See, months prior I met an old friend of one of my friends, who was visiting her from out of state.  I had no idea this friend of a friend was a seasoned homeschooling mom.  But as we struck up a conversation that evening, it was brought to light.  I remember standing in my friend's kitchen completely engaged in conversation with her, oblivious to anything going on around me.  Her words of encouragement were timely, and I soaked them in like the noonday sun.  Before the night was over, this friend of a friend pulled me aside and asked if she could pray for me.  Her words were spot on, and she spoke certain things (about and over myself, my husband, and our family) that only the Spirit could have revealed to her.  Our chance encounter that evening seemed nothing less than God-ordained.  It moved me and brought great encouragement.

So, back to Cincinnati.  Would you believe that in a sea of thousands of people on registration day, I would be standing in one of many lines waiting to purchase a ticket to one of the offered speaking events, when I would hear a strangely familiar voice coming from somewhere behind?  I turned around in line, and directly behind me was this friend of a friend!  Who happens to live in Ohio, and happened to be attending the same convention, and happened to be in the same line looking to sell back just one ticket to the exact event I was looking to purchase just one ticket.  It was a God thing.  My heart was grinning from ear to ear as I felt His presence near.  I knew that He was giving me a personal and tangible dose of encouragement to keep focused on the work He had called me to with this homeschooling journey.  It was as if He was speaking and confirming in my heart that I was right where He wanted me to be, doing the very work He had first called me to a year prior.  He got my attention.
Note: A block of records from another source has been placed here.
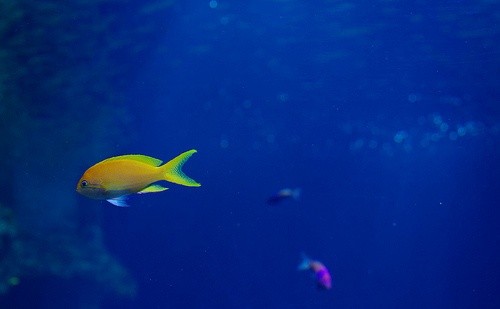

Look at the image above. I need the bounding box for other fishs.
[296,252,332,291]
[75,149,202,207]
[265,187,302,206]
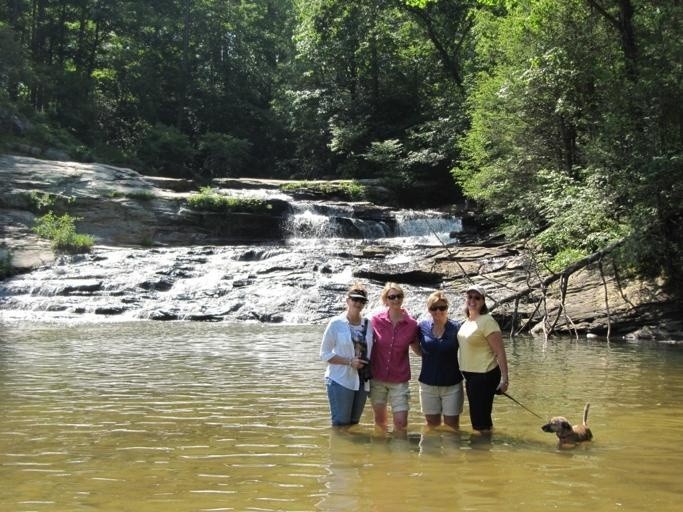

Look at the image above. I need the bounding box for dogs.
[540,402,593,449]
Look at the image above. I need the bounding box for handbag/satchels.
[356,357,373,382]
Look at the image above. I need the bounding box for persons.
[318,287,374,426]
[368,281,422,428]
[455,284,510,432]
[414,291,462,427]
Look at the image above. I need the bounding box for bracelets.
[500,380,508,386]
[348,359,352,366]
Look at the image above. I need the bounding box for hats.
[347,286,370,302]
[466,284,485,296]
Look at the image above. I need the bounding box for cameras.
[360,357,371,382]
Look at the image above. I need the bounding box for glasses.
[466,295,483,300]
[386,293,404,300]
[429,304,448,311]
[350,298,367,304]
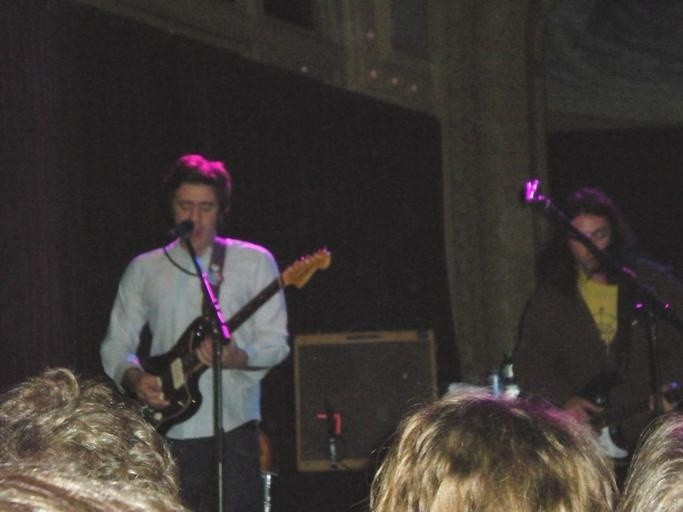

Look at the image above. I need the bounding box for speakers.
[272,328,439,473]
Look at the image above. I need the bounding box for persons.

These homeschooling conventions are jam-packed with workshops to attend.  They offer a myriad of classes/sessions on the hour, around the clock, all weekend long.  There are so many good workshops to choose from, and really not enough time for one person to soak in all the information she desires.

Here is a flavor of just a fraction of workshops offered:
-Meeting the Needs of Mathematically Gifted Children 
-How Latin is the Key to Making Language Learning Easy
-How Memory Works: Essential Learning Systems
-Study Like a Genius: Unlocking Your Brain
-Classical Teaching of History
-Learn the Greek Alphabet in an Hour
-Teaching Your Students to Read for Comprehension
-Teaching Literature with Socratic Discussion
-Fermentation Science with the Perfect Pickler (yes, that was really offered)
-Russia in the Dark Age of Communism
-12 Genius Qualities to Encourage in Your Children

And then here are a few of the workshops I found myself drawn to:
-When it Hurts to Homeschool
-21 Days to a More Disciplined Life
-10 Ways to Stop Defiance, Disrespect, and Meltdowns
-10 Ways to Make Your Kids Crazy About You
-How to Make Your Home a Piece of Heaven on Earth
-I Quit!
-Stop the Yelling, Lecturing, and Power Struggles
-Exploding the Supermom Myth
-Homeschooling with Little Ones in the Mix
-Help! It's 5:00 and We're Still Doing School!
-Don't Just Read God's Word, Devour it as a Family
-Discipline that Works when Consequences Don't
-How to Overcome being Overwhelmed

A stark contrast, don't you think?  I began to realize that at this point in my homeschooling journey, I couldn't even fathom or comprehend attending some of those "academic" workshops until I had a handle on some of the topics covered in this last set of workshops.  Latin?  I'm not there yet. I'm still aiming to abolish the complaining that occurs when I ask my 9 year old to dictate a 12 word sentence in English...(which happens to be his native tongue by the way, and should come quite naturally.)  Or squelch the tear-stained-face meltdowns and pencil breaking fits that have occurred in the past when asked to do such a ridiculous thing.  Genius Qualities?  In this house, we are just hoping to land on "average" most days.  As in..."Daughter, you misspelled your own name, can you rewrite that please? There is an E at the end," or learning to follow the infamous grammar rules that every sentence begins with a capital letter and ends with a punctuation mark.  Let's start there before we get all "genius" under this roof.  We are an extraordinarily ordinary family, and I'm ok with that.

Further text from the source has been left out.